***** DATASET CONTENT *****

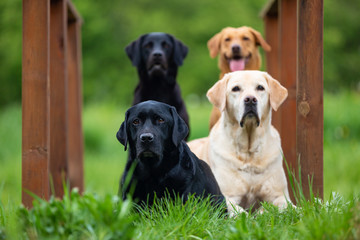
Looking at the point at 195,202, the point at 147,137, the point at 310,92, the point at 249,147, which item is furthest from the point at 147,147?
the point at 310,92

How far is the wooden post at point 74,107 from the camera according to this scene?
266 inches

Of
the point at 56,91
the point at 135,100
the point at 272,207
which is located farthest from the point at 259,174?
the point at 56,91

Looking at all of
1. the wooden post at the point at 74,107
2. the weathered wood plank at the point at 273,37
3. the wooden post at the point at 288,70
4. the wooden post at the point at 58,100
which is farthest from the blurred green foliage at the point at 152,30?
the wooden post at the point at 288,70

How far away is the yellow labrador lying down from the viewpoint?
13.5 ft

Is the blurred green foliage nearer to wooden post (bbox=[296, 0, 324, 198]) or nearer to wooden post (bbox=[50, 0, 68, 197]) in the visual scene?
wooden post (bbox=[50, 0, 68, 197])

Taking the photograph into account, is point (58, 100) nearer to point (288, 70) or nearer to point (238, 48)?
point (238, 48)

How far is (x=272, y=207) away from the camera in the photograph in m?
3.60

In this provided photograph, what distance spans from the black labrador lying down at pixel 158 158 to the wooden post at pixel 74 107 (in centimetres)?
311

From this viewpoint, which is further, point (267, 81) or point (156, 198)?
point (267, 81)

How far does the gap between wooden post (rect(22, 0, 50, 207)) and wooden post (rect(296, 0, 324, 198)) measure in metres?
1.91

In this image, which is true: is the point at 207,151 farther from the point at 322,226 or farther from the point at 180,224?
the point at 322,226

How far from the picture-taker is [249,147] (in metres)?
4.25

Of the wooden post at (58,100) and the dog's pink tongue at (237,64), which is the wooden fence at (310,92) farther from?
the wooden post at (58,100)

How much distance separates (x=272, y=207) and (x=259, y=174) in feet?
2.09
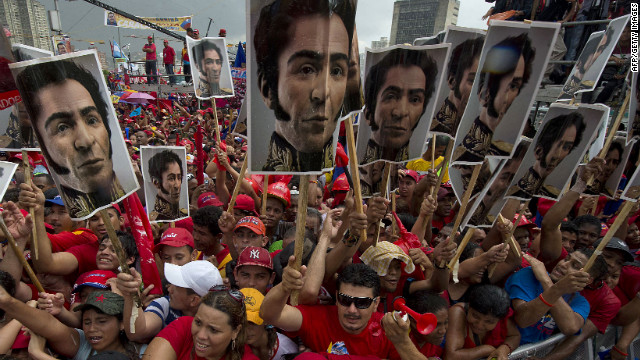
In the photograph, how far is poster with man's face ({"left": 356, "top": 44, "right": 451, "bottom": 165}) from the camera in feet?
8.55

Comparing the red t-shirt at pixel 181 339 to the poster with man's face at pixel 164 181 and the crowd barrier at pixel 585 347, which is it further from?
the crowd barrier at pixel 585 347

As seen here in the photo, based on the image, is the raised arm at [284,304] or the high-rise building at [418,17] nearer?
the raised arm at [284,304]

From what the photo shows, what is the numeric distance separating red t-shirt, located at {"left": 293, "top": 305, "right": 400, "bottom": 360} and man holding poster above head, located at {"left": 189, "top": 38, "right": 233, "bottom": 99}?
372cm

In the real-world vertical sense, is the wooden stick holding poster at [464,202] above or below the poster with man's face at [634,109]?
below

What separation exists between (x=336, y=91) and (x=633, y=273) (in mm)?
3652

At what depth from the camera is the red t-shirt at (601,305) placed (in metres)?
3.12

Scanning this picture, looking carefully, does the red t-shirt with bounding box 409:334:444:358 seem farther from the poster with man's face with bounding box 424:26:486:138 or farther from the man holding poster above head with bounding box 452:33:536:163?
the poster with man's face with bounding box 424:26:486:138

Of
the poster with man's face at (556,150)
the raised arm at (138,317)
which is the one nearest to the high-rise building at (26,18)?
the raised arm at (138,317)

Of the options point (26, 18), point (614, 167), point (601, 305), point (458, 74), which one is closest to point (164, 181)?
point (458, 74)

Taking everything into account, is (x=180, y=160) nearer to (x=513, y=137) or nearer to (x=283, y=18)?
(x=283, y=18)

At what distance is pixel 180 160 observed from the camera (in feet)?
11.8

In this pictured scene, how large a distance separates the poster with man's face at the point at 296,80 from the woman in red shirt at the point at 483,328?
1.60m

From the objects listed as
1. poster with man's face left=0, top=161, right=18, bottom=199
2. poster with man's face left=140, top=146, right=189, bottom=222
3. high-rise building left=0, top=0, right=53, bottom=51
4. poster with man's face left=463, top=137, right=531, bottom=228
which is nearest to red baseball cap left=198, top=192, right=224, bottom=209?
poster with man's face left=140, top=146, right=189, bottom=222

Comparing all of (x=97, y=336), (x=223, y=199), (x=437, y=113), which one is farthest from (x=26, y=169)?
(x=437, y=113)
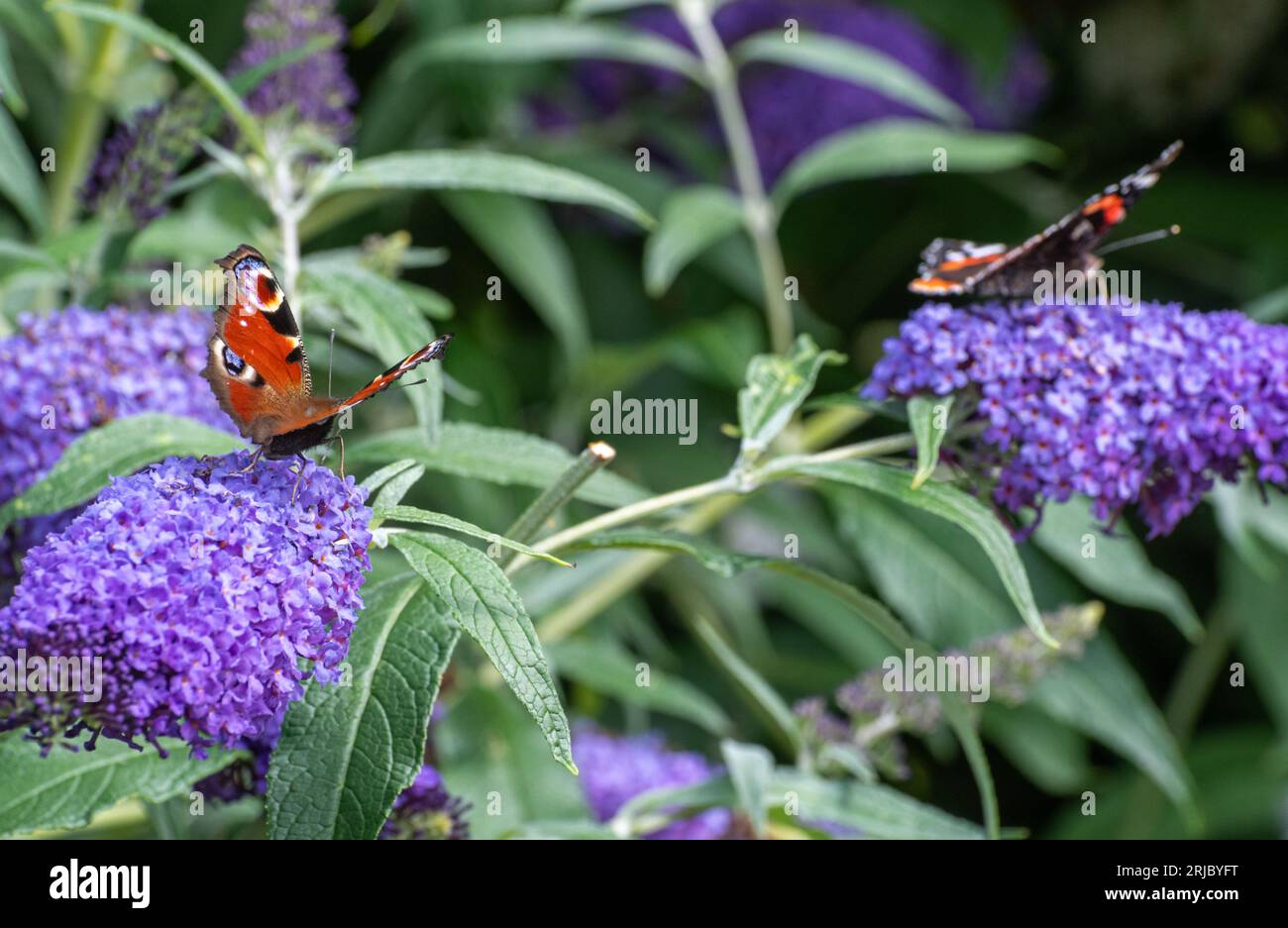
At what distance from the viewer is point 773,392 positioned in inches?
63.7

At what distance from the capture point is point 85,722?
3.81ft

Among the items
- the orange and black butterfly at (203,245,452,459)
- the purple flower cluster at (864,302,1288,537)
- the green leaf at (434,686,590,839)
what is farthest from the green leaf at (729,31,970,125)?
the orange and black butterfly at (203,245,452,459)

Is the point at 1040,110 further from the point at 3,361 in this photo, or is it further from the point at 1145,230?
the point at 3,361

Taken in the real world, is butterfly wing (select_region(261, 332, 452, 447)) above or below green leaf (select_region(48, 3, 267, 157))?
below

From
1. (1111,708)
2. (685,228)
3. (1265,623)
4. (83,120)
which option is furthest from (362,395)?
(1265,623)

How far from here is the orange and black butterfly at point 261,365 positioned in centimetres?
132

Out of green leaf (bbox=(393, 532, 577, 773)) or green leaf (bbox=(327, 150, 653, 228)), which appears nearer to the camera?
green leaf (bbox=(393, 532, 577, 773))

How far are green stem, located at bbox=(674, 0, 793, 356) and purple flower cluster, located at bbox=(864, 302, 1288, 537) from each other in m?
1.03

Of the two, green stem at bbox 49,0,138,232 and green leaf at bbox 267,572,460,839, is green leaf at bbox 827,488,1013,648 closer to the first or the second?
green leaf at bbox 267,572,460,839

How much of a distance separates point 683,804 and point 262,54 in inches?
44.7

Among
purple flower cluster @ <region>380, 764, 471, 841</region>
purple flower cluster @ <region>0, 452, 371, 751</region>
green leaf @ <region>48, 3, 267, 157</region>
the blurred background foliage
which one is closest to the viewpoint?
purple flower cluster @ <region>0, 452, 371, 751</region>

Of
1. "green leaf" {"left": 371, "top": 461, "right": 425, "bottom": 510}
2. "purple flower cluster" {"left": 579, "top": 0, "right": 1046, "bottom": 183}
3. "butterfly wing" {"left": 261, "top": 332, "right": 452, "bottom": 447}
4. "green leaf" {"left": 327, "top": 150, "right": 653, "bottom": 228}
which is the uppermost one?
"purple flower cluster" {"left": 579, "top": 0, "right": 1046, "bottom": 183}

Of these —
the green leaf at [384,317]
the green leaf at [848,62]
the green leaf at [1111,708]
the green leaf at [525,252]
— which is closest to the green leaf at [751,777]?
the green leaf at [384,317]

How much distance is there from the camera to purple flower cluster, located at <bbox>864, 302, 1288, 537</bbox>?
1.51 m
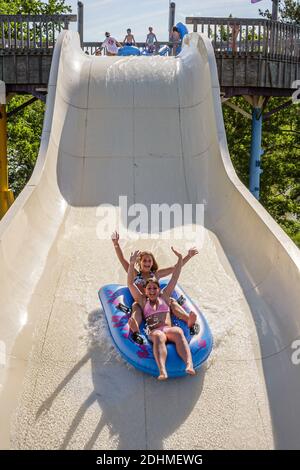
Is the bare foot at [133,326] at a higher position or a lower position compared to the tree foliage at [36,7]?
lower

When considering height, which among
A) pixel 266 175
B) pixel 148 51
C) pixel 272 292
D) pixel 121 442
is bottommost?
pixel 266 175

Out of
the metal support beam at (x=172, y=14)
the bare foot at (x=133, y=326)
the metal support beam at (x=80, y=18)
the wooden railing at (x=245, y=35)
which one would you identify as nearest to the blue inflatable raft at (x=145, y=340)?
the bare foot at (x=133, y=326)

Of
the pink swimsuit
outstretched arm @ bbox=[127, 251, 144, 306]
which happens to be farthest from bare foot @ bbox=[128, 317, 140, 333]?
outstretched arm @ bbox=[127, 251, 144, 306]

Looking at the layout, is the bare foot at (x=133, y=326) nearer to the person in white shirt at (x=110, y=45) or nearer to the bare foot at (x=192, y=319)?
the bare foot at (x=192, y=319)

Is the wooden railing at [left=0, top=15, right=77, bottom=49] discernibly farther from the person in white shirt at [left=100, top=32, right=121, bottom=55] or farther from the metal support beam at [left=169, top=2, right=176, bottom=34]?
the metal support beam at [left=169, top=2, right=176, bottom=34]

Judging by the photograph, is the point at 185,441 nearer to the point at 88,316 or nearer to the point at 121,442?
the point at 121,442

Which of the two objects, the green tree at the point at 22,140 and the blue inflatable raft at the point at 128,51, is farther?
the green tree at the point at 22,140

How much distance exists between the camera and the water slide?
4.70 m

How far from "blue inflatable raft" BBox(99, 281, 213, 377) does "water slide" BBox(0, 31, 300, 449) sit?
6.1 inches

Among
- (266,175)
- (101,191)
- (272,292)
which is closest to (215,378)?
(272,292)

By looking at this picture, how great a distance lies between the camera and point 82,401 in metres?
4.85

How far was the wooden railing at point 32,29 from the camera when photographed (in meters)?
12.0

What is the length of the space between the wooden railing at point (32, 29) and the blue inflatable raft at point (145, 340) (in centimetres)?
784

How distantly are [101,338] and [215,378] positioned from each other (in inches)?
42.2
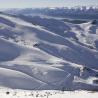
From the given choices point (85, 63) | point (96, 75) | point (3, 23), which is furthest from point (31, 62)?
point (3, 23)

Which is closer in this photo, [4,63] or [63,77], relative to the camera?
[63,77]

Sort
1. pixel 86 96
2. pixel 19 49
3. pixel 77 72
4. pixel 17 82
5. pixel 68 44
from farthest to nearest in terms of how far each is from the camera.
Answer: pixel 68 44, pixel 19 49, pixel 77 72, pixel 17 82, pixel 86 96

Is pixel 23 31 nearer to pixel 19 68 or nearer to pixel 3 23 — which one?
pixel 3 23

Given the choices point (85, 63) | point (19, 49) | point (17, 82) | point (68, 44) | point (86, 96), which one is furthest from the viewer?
point (68, 44)

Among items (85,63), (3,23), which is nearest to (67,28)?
(3,23)

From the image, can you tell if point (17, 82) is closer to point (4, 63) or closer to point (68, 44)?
point (4, 63)

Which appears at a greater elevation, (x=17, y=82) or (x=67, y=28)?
(x=17, y=82)
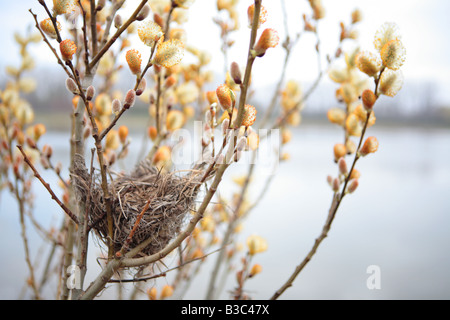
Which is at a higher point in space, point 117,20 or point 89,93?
point 117,20

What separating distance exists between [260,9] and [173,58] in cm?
13

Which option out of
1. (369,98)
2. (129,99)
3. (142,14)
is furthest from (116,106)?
(369,98)

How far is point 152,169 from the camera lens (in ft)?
2.27

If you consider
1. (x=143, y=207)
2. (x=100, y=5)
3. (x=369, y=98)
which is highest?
(x=100, y=5)

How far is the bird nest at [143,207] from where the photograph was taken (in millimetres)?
524

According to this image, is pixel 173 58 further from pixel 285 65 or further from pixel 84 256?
pixel 285 65

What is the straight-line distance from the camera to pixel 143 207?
538 millimetres

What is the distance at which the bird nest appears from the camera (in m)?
0.52

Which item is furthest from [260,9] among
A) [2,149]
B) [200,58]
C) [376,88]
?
[2,149]

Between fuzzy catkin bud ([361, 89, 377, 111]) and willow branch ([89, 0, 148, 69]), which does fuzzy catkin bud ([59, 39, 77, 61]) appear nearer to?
willow branch ([89, 0, 148, 69])

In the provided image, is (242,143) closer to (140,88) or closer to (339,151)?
(140,88)

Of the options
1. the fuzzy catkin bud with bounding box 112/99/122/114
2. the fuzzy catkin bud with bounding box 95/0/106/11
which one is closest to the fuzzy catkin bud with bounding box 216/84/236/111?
the fuzzy catkin bud with bounding box 112/99/122/114

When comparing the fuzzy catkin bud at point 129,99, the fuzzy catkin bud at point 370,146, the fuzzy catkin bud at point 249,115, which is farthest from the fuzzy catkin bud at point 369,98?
the fuzzy catkin bud at point 129,99

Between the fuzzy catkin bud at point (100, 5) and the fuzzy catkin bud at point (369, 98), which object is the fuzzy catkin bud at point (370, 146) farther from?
the fuzzy catkin bud at point (100, 5)
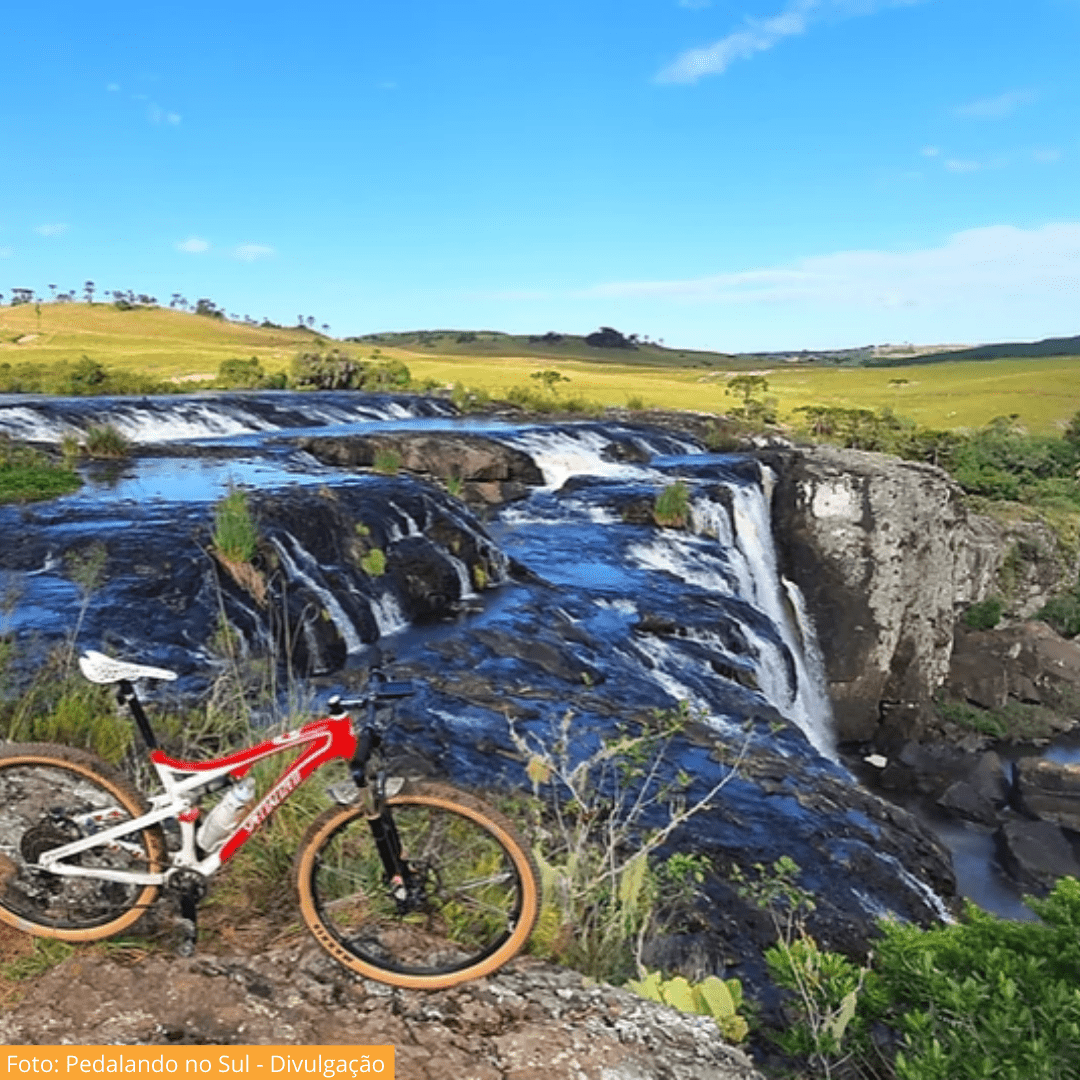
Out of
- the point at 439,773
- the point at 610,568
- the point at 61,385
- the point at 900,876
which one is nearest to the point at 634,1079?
the point at 439,773

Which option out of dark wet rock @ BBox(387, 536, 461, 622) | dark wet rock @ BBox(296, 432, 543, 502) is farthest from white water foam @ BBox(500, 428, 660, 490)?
dark wet rock @ BBox(387, 536, 461, 622)

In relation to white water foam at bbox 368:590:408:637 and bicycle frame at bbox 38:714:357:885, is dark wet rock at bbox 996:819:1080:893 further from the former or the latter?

*****

• [PROBLEM DESCRIPTION]
The required output is the lines from the one containing "In the provided" through the end of the records above, reproduced exactly, with no pictures.

• [ANSWER BELOW]
In the provided image, is (242,143) closer to (140,88) or closer to (339,151)?
(140,88)

Of the options
1. the fuzzy catkin bud with bounding box 112/99/122/114
2. the fuzzy catkin bud with bounding box 95/0/106/11
which one is closest to the fuzzy catkin bud with bounding box 216/84/236/111?
the fuzzy catkin bud with bounding box 112/99/122/114

When comparing the fuzzy catkin bud at point 129,99, the fuzzy catkin bud at point 370,146, the fuzzy catkin bud at point 249,115, which is farthest from the fuzzy catkin bud at point 369,98?
the fuzzy catkin bud at point 129,99

Between the fuzzy catkin bud at point (100, 5) and the fuzzy catkin bud at point (369, 98), which object is the fuzzy catkin bud at point (370, 146) farther from?
the fuzzy catkin bud at point (100, 5)
Out of
- the point at 439,773
- the point at 610,568
- the point at 61,385
- the point at 900,876
which one is nearest to the point at 634,1079?
the point at 439,773

Which option out of dark wet rock @ BBox(387, 536, 461, 622) | dark wet rock @ BBox(296, 432, 543, 502) is farthest from white water foam @ BBox(500, 428, 660, 490)?
dark wet rock @ BBox(387, 536, 461, 622)

In relation to white water foam at bbox 368:590:408:637 and bicycle frame at bbox 38:714:357:885, is dark wet rock at bbox 996:819:1080:893 further from the former or the latter?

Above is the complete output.